The goal isn't to replace the texture filtering hardware completely, but to complement it (improving software flexibility) and be able to eventually streamline it. If every texture was DXT1, the latter wouldn't make any sense, but that's obviously not the case and the TMU hardware does need to support a variety of formats quite fast indeed. Down the road, I'd rather see the TMU focus on the most common formats and let the shader core handle the rest; however, whether that makes sense is a complex performance discussion that is hard to have objectively without more raw data.

My expectation is that it's likely undesirable unless the batch size is substantially smaller for the pixel shader, which obviously has problems of its own. What might be interesting is allowing the pixel shader to do pure bilinear or trilinear filtering during 'idle cycles' where the texture filtering unit is busy doing advanced anisotropic filtering; but I would actually be very surprised if that was worth the effort or scheduling overhead.

Oh, I want end-to-end doubling too, my point just was that it wouldn't make any real sense to do HiZ/Rasterization/Compression in SW just to be able to increase the peak throughput. I'd rather 'just' have that fixed-function hardware be able of, I don't know, 4 triangles/clock on an ultra-high-end chip. Yes, it's hard to make it work, but as I said you just can't get away from that complexity in the long run.

However, I do agree that there are much worse first steps than what you just proposed there!

The point isn't that triangle setup should be able to go as fast as the shader core would let it; the point is that triangle setup should be able to go faster than it does today, and once you've got the necessary complex infrastructure to parallelize it, it seems rather absurd to just implement four times as many fixed-function triangle setup units. It would seem much more sensible to just offload it by then...

As for texture filtering, I'm not sure. My theory here is that you're just picking on everything Larrabee does in software in order to later claim I said Larrabee would be a disaster! :D You seem to forget you can employ a similar rick to MMX: full-speed INT32, double-speed INT16, quadruple-speed INT8. Yes, it does require you to have 32x32 multipliers instead of 27x27 multipliers, but it seems like RV770 is handling that horrible inefficiency just fine! *grins* I am more worried about the dataflow, but if Larrabee's engineers can't even get that critical part of the design right, then they really are hopeless.

Realistically though, one problem with this theory is that you can't filter a INT8 texture with INT8 hardware; that's just not legal, you need a lot more precision than that in the DX10/DX11 spec. I still think double-speed INT16 would be worth the trouble though...

Well how useful are the weights, really, when you want to do custom filtering yourself? There's bilinear PCF, but we already have a fast path there.

The only use of the weights is when you need to do a non-linear operation on each texel first and then bilinearly filter it. Not only is this rare, but doing that operation on all the texels probably takes enough time that current GPU speed for point sampling is good enough not to be a significant limitation, and getting weights in the same cycle isn't needed either.

## WRITTEN TASK
Reproduce the passage of the GPU texture-filtering discussion that starts with "As for texture" and goes on through "really are hopeless.".

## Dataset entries
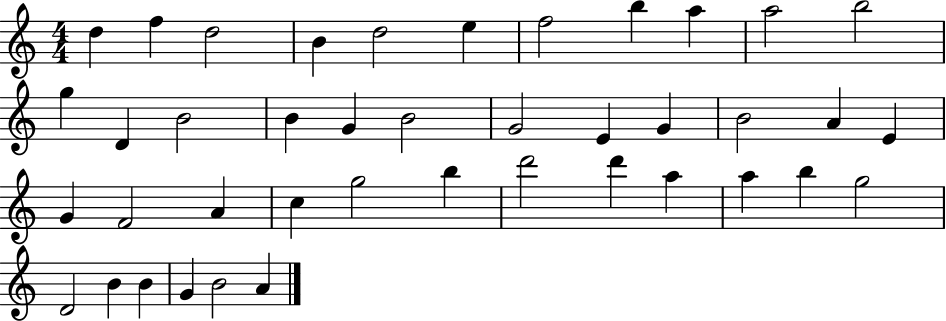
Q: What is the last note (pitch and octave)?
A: A4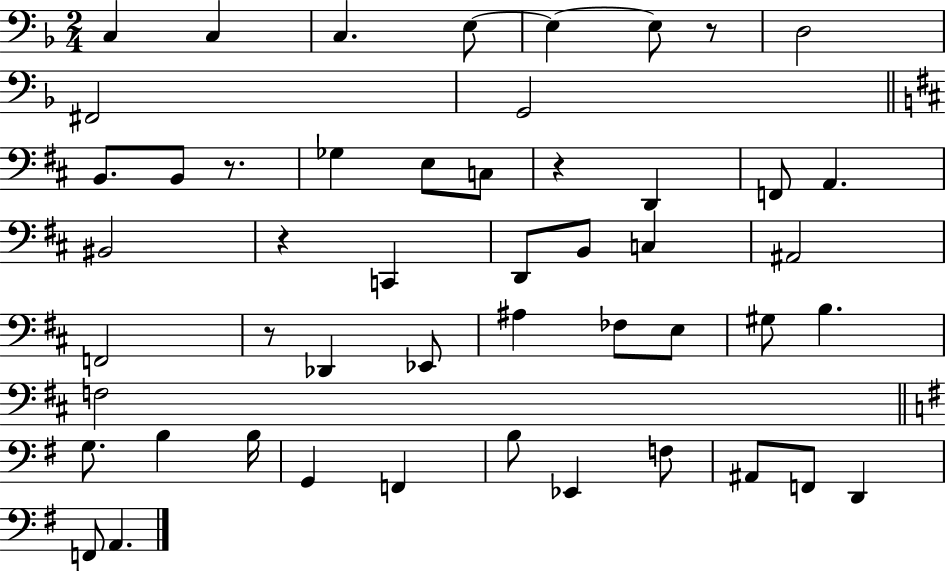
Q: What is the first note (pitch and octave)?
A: C3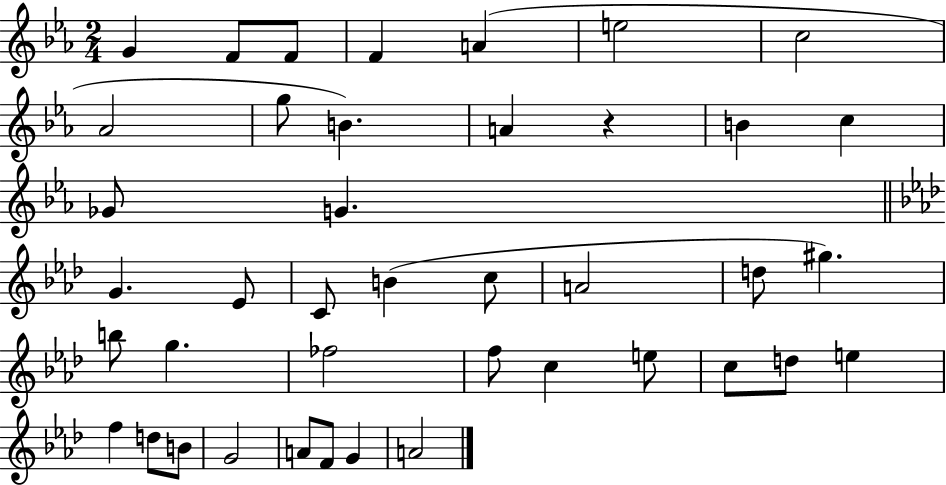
X:1
T:Untitled
M:2/4
L:1/4
K:Eb
G F/2 F/2 F A e2 c2 _A2 g/2 B A z B c _G/2 G G _E/2 C/2 B c/2 A2 d/2 ^g b/2 g _f2 f/2 c e/2 c/2 d/2 e f d/2 B/2 G2 A/2 F/2 G A2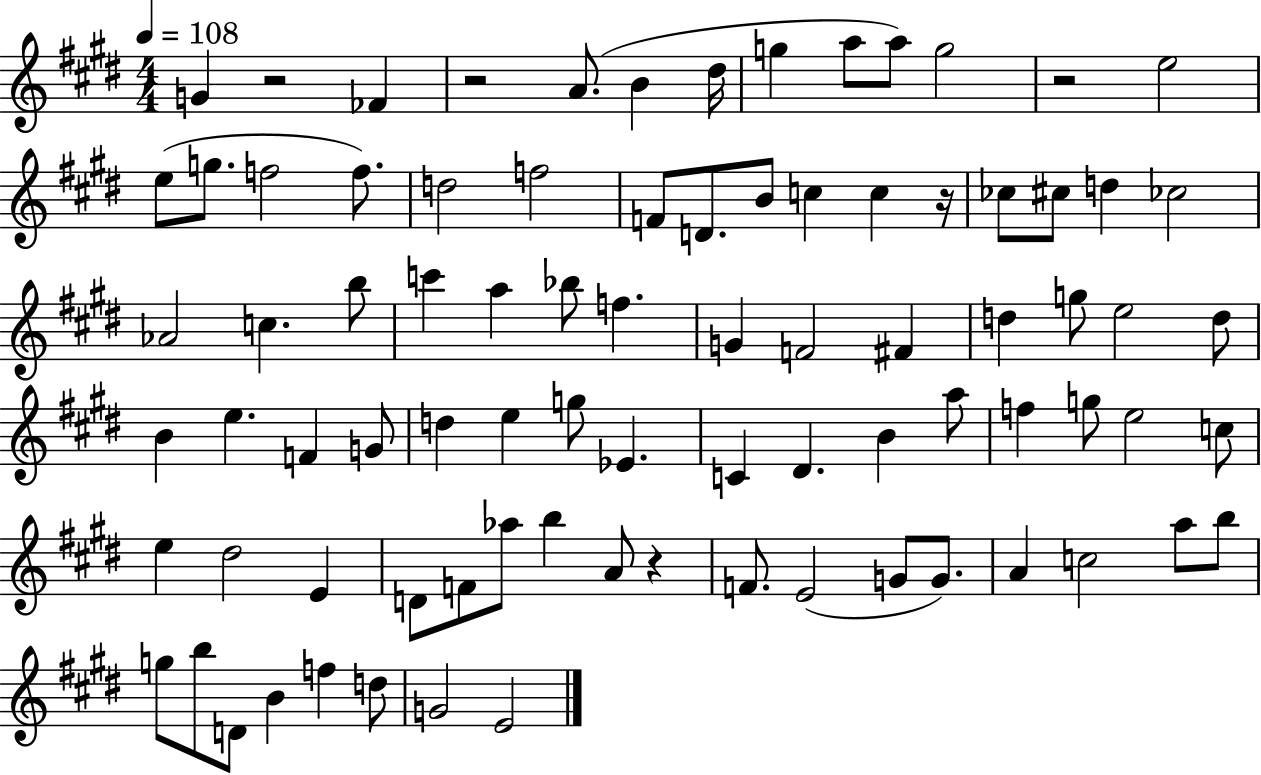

## TASK OUTPUT
As for texture filtering, I'm not sure. My theory here is that you're just picking on everything Larrabee does in software in order to later claim I said Larrabee would be a disaster! :D You seem to forget you can employ a similar rick to MMX: full-speed INT32, double-speed INT16, quadruple-speed INT8. Yes, it does require you to have 32x32 multipliers instead of 27x27 multipliers, but it seems like RV770 is handling that horrible inefficiency just fine! *grins* I am more worried about the dataflow, but if Larrabee's engineers can't even get that critical part of the design right, then they really are hopeless.